::: Supplied material
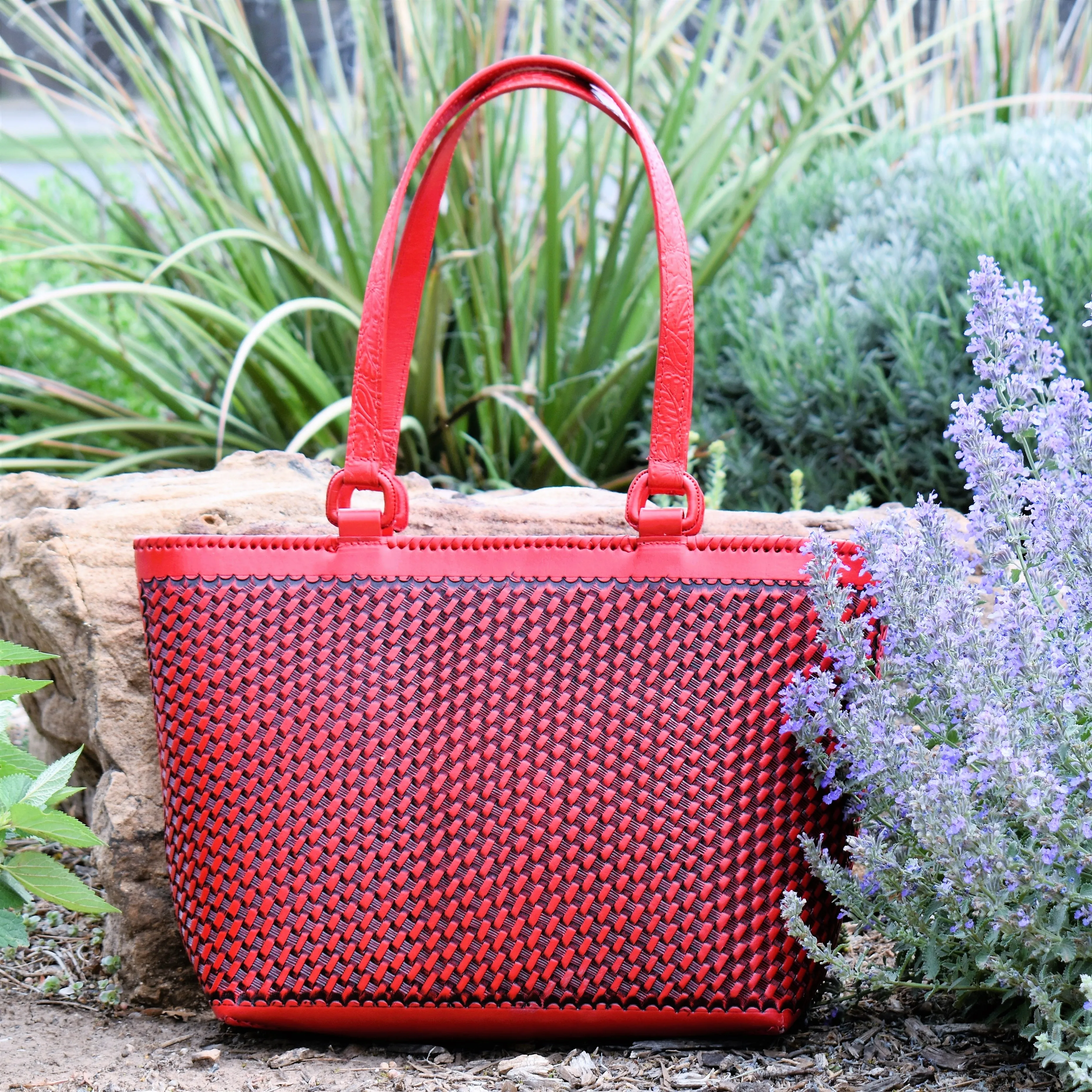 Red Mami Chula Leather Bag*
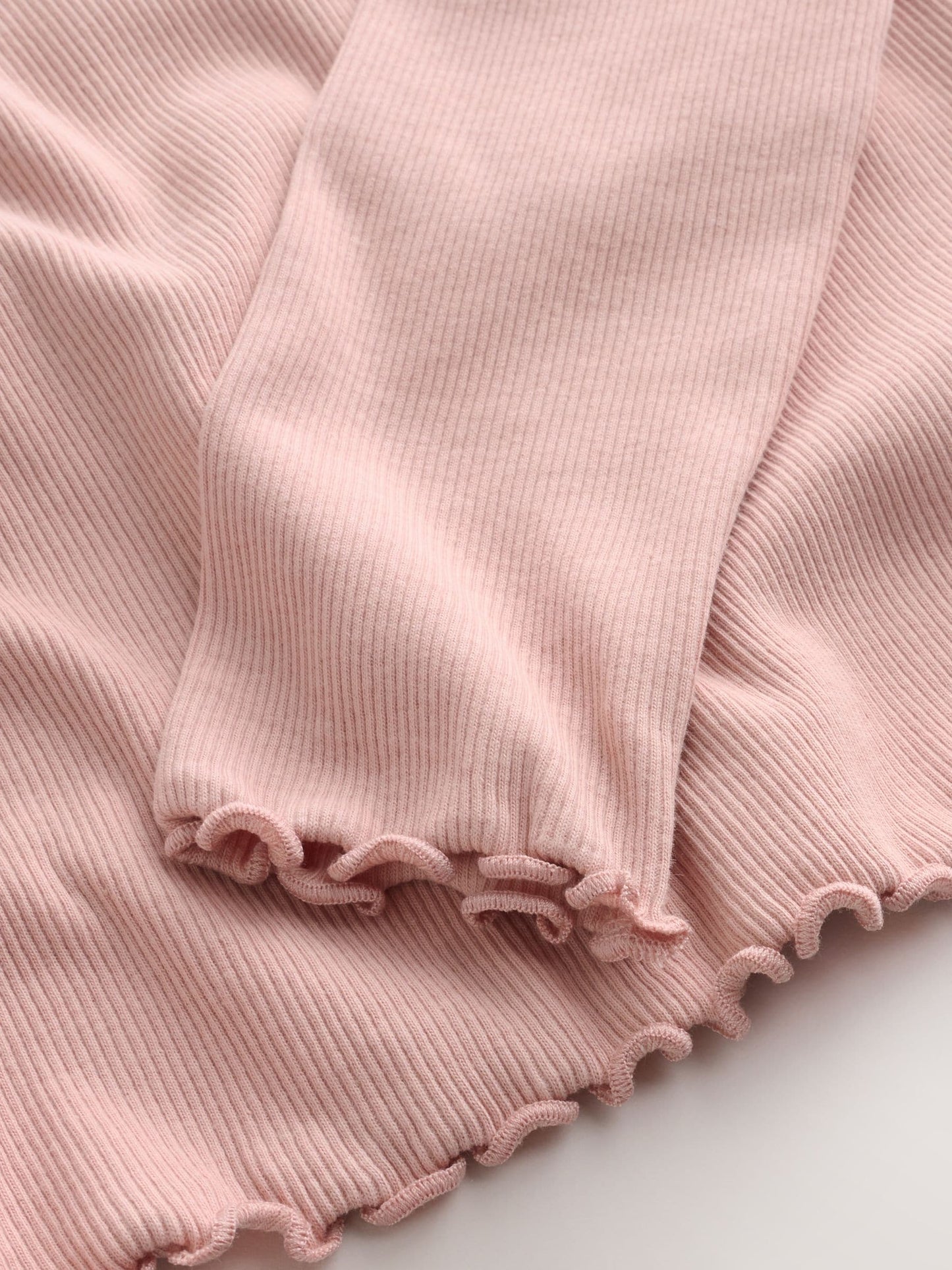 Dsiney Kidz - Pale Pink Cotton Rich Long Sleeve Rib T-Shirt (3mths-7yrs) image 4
::::::
::: Supplied material
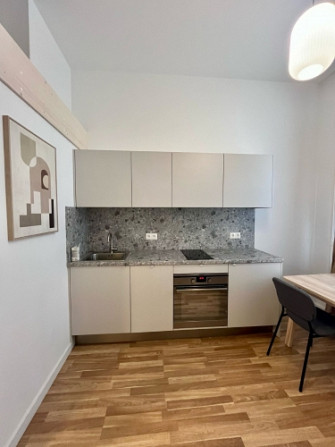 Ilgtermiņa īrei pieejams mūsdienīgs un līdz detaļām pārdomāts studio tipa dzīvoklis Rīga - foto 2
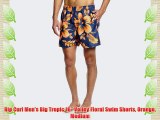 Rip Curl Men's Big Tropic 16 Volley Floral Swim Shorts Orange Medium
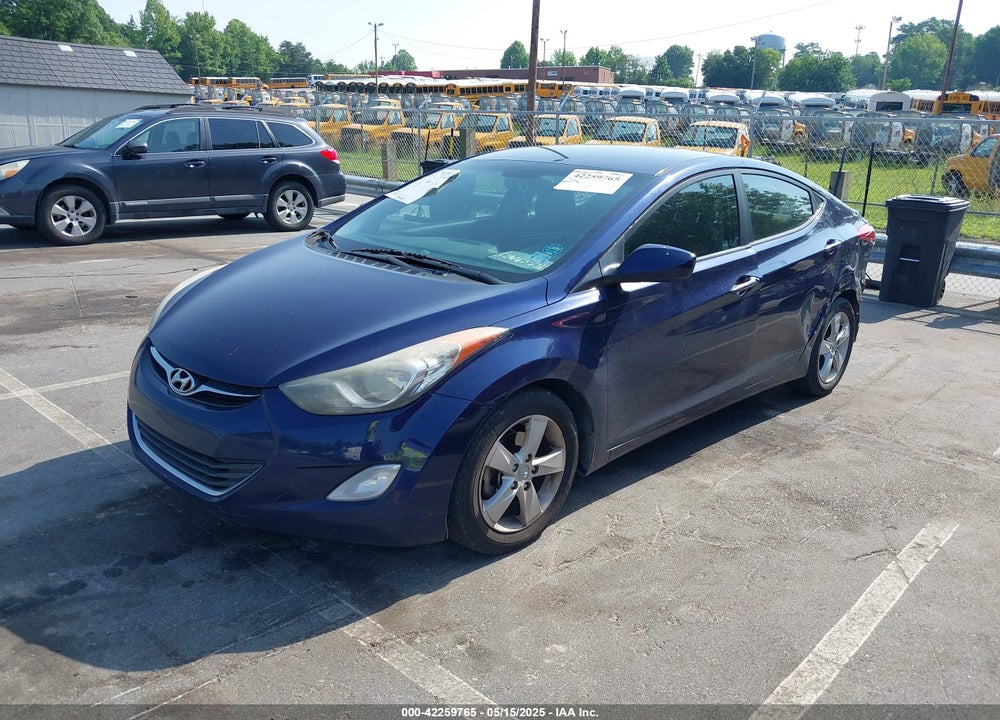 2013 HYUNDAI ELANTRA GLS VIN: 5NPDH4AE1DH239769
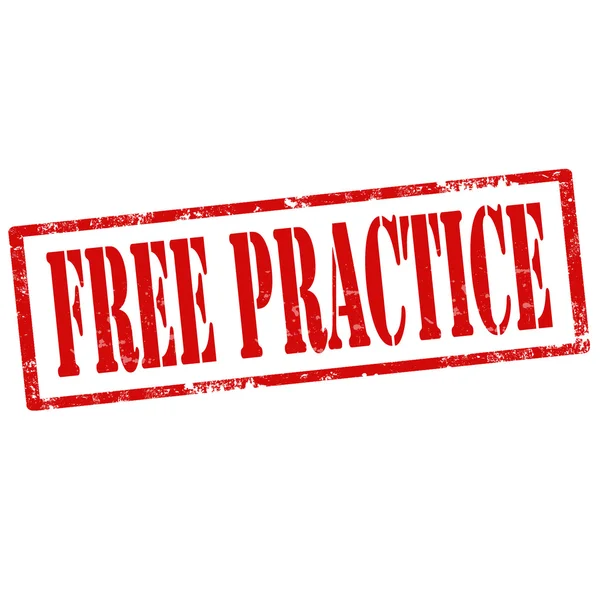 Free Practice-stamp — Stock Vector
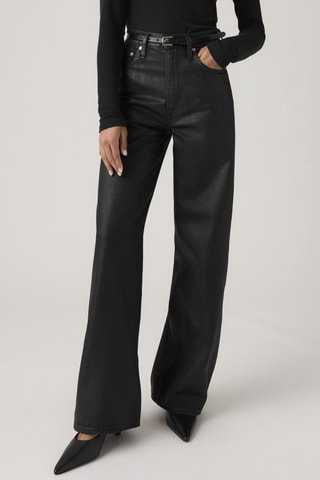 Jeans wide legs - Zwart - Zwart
::::::
::: Supplied material
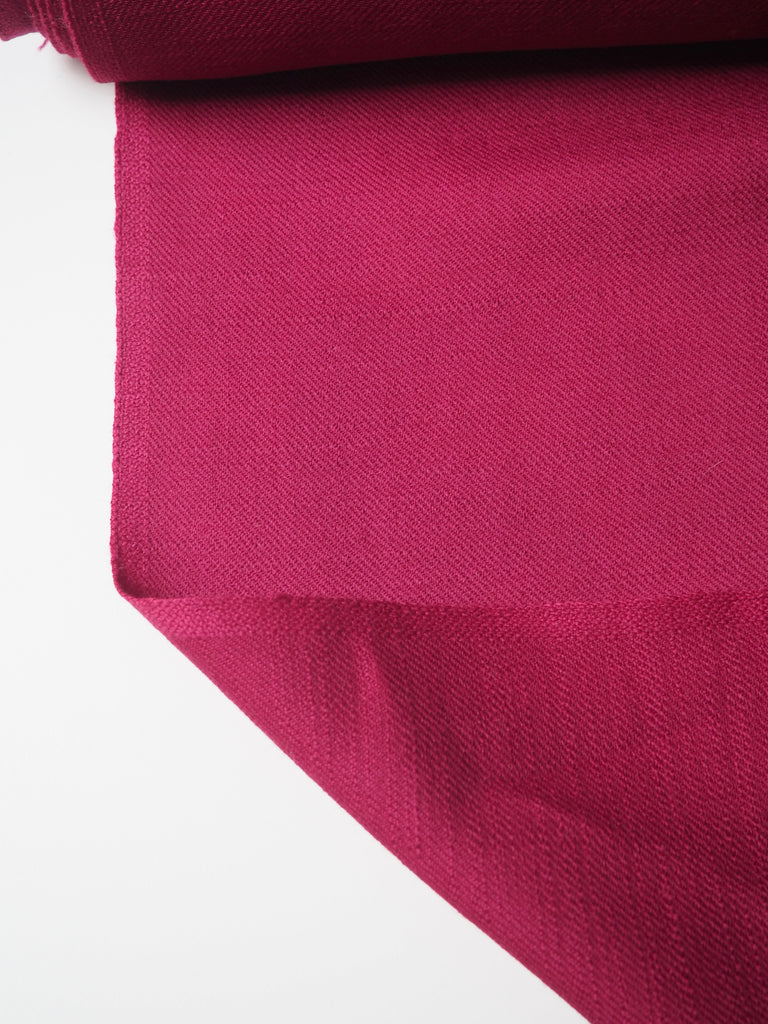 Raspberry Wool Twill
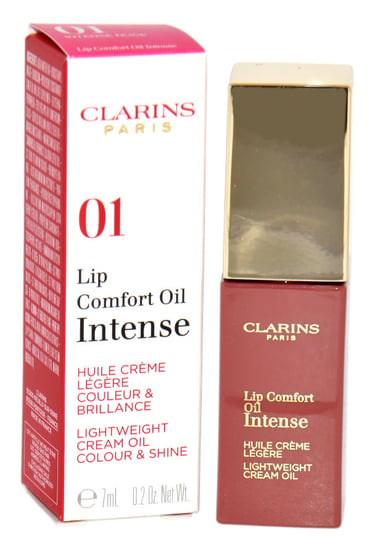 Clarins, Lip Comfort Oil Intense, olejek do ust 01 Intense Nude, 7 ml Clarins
::::::
Please print the lines above word for word, starting at the one with "Red Mami Chula Leather Bag*" and ending at the one with "Dsiney Kidz - Pale", both included, and without any picture.

 Red Mami Chula Leather Bag*
 Dsiney Kidz - Pale Pink Cotton Rich Long Sleeve Rib T-Shirt (3mths-7yrs) image 4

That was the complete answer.